(ルーク×ミチル)「美大生の昼下がり」

 オレの名前は坂之下さかのしたミチル!

 平凡な大学に通う、平凡な大学生さ! だけど今、オレは都会のオシャレタウンでオシャレカフェバイト中!

 ここで働いている時だけ特別な制服を着て、特別なオレになれるんだ!


 特別なオレには、いつかきっと特別な「最愛」が……




 最近、気になっているお客様がいます。

 昼過ぎにやってきて、同じ席に座り、そこで刺繍をしている若い男の人。

 ちょっと緑がかった黒髪、濃いめの肌でエキゾチックな雰囲気のイケメンです。


「すみません」


 ああっ、あの人が店員を呼んでる!

 絶対にオレが御用聞きに行くんだ! ダッシュ!


「ご、ごご、ご注文ですか?」


「はい。ロイヤルミルクティー、おかわりで」


「かしこまりました!」


 当店で一番高いドリンクを、今日で三杯目。お金持ちなのかな、若そうだけど。

 でも……多分、そこの美大の学生さんだよね? 何回も観察してるからそれくらいはオレにもわかる。

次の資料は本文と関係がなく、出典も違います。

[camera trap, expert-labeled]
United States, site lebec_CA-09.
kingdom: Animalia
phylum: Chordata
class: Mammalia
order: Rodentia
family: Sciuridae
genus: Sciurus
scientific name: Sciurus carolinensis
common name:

「あ、あのー、コーヒーだったらサブスクがあって、おかわり自由でお得ですよ?」


 美大イケメンさんはほとんど毎日、多分授業が終わるとここに来る。

 日が暮れるまでここで刺繍をしてるんだ。その間に一番高いロイヤルミルクティーをたくさん飲んでくれる。


 太客だって店長は喜んでるけど、いつかお金が尽きて来なくなっちゃうんじゃない?

 オレはそれが不安で、勇気を出してコーヒーサブスクを勧めてみた。


「あっ、ごめんなさい。ぼく、コーヒー、苦手で……」


「ふああ! 余計なこと言いました、すみません!!」


 オシャレカフェに来る人はみんなコーヒーが飲めるとかは、オレの偏見だったんだ、恥ずかしい!

 好きなものを頼めばいいじゃない、そのためにメニューがあるんだから!


「いいえ。あなた、優しいね。ありがとう」


「きゅーん!」


 優しい翠色の瞳がオレに笑いかけます! すんごい幸せです♡

 舞い上がっているオレに、美大イケメンさんは照れながら続けた。


「ここのロイヤルミルクティー、とても甘くて美味しい。作業が捗ります」


「作業……って、うわあ、すごく綺麗!」


 その手元を見ると、白い布の上にめっちゃ綺麗な刺繍が施されてる!

 金色を基調にして、オレにはなんの模様かわからないけど、見ていると心がほんわかする感じだ。


「ありがと。このお店来て、インスピレーション、湧きました。もうすぐ完成、コンクール、出します」


「ふわあ、そうなんですねえ! こんなに綺麗だもん、優勝間違いないですよ!」


「ふふ、だといいけど」


 やだあ、はにかむイケメン素晴らしい♡

 思わず世間話が弾んで、オレは幸せな気持ちで胸いっぱいになった。




「これ、出来たの、あなたのおかげです」


「ふえ?」


 美大イケメンさんは、ゆっくりと顔を上げてオレを見つめてきた。

 翠色の瞳、キラキラ輝いてドキドキします。


「あなたが笑顔で、毎日ぼくに紅茶、運んでくれた。それで、インスピレーション湧いた、から」


「ふええ……」


 そんな、オレはただ、貴方に萌え萌えしながらドリンク運んだだけですけどお。


「あなたの名前、なんですか?」


「ミチルですぅ……隣町の大学一年生ですぅ」


「ぼくはルーク。同い年だね、嬉しい」


「ルーくぅん……♡」


 やだあ、自然と身バレしちゃったけど、口が滑って良かったあ。

 美大イケメン・ルークはにっこり笑って、それからちょっと真面目な顔でオレに言う。


「ぼく、コンクール、頑張ります。これで取れなくても、次も作ります」


「うんうん、頑張って! オレはロイヤルミルクティー運んで応援するよ!」


「ぼくの作品、ミチルのおかげで完成出来る。コンクールで優勝出来たら、ミチルに告白します」


「ぴえええっ!」


 告白って、なんですか? 好きな食べ物教えてくれるとかですか!?

 ああもう、ラブが溢れてよくわかりません!


「きっとそんなに待たせない。だからミチル、ぼくを見ててくれる?」


「かしこまりましたぁあ!」


 公認で見ても良くなりました、幸せです!


「ミチルとエンゲージ結ぶため、ぼくは糸を結び続けます……♡」


 なんかうまいこと言いながら、プロポーズ予告されたあ!




 その夜、オレはルークが刺繍したヴェールを被って式を挙げる夢を見ました……。